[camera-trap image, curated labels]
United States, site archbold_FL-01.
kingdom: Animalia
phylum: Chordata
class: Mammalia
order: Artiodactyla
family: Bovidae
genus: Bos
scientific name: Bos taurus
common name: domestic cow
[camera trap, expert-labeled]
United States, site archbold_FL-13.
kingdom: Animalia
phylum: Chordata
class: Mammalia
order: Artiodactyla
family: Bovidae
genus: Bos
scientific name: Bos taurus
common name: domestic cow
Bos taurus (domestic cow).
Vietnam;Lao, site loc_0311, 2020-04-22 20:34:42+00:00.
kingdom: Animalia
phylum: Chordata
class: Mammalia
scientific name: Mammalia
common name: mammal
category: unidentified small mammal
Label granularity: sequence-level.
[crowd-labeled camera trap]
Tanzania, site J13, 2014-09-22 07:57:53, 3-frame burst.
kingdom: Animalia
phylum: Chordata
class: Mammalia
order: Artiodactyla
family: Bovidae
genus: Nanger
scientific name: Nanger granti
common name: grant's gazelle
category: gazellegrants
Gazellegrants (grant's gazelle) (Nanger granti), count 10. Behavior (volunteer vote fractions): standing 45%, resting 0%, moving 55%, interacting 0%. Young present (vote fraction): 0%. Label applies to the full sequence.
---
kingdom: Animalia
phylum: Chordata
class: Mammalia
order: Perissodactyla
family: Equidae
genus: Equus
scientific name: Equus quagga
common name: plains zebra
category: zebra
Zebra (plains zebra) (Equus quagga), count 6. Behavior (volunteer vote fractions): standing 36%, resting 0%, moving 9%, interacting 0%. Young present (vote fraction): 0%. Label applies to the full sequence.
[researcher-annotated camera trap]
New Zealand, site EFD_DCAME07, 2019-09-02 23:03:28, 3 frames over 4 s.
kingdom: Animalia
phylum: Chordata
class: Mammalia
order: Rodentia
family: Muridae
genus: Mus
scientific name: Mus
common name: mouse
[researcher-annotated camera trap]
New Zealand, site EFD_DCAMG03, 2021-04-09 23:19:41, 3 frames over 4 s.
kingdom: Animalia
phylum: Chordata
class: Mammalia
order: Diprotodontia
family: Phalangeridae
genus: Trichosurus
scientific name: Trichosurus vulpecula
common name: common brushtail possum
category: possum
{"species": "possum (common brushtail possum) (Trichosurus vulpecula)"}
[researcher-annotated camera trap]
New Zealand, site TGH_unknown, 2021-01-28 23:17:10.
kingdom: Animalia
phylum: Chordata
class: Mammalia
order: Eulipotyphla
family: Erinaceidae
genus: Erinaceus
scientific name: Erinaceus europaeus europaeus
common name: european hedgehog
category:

Requirement =
Nothing in the entries may change. Retype them all.

Result of the task =
[camera-trap image, curated labels]
United States, site archbold_FL-01.
kingdom: Animalia
phylum: Chordata
class: Mammalia
order: Artiodactyla
family: Bovidae
genus: Bos
scientific name: Bos taurus
common name: domestic cow
[camera trap, expert-labeled]
United States, site archbold_FL-13.
kingdom: Animalia
phylum: Chordata
class: Mammalia
order: Artiodactyla
family: Bovidae
genus: Bos
scientific name: Bos taurus
common name: domestic cow
Bos taurus (domestic cow).
Vietnam;Lao, site loc_0311, 2020-04-22 20:34:42+00:00.
kingdom: Animalia
phylum: Chordata
class: Mammalia
scientific name: Mammalia
common name: mammal
category: unidentified small mammal
Label granularity: sequence-level.
[crowd-labeled camera trap]
Tanzania, site J13, 2014-09-22 07:57:53, 3-frame burst.
kingdom: Animalia
phylum: Chordata
class: Mammalia
order: Artiodactyla
family: Bovidae
genus: Nanger
scientific name: Nanger granti
common name: grant's gazelle
category: gazellegrants
Gazellegrants (grant's gazelle) (Nanger granti), count 10. Behavior (volunteer vote fractions): standing 45%, resting 0%, moving 55%, interacting 0%. Young present (vote fraction): 0%. Label applies to the full sequence.
---
kingdom: Animalia
phylum: Chordata
class: Mammalia
order: Perissodactyla
family: Equidae
genus: Equus
scientific name: Equus quagga
common name: plains zebra
category: zebra
Zebra (plains zebra) (Equus quagga), count 6. Behavior (volunteer vote fractions): standing 36%, resting 0%, moving 9%, interacting 0%. Young present (vote fraction): 0%. Label applies to the full sequence.
[researcher-annotated camera trap]
New Zealand, site EFD_DCAME07, 2019-09-02 23:03:28, 3 frames over 4 s.
kingdom: Animalia
phylum: Chordata
class: Mammalia
order: Rodentia
family: Muridae
genus: Mus
scientific name: Mus
common name: mouse
[researcher-annotated camera trap]
New Zealand, site EFD_DCAMG03, 2021-04-09 23:19:41, 3 frames over 4 s.
kingdom: Animalia
phylum: Chordata
class: Mammalia
order: Diprotodontia
family: Phalangeridae
genus: Trichosurus
scientific name: Trichosurus vulpecula
common name: common brushtail possum
category: possum
{"species": "possum (common brushtail possum) (Trichosurus vulpecula)"}
[researcher-annotated camera trap]
New Zealand, site TGH_unknown, 2021-01-28 23:17:10.
kingdom: Animalia
phylum: Chordata
class: Mammalia
order: Eulipotyphla
family: Erinaceidae
genus: Erinaceus
scientific name: Erinaceus europaeus europaeus
common name: european hedgehog
category:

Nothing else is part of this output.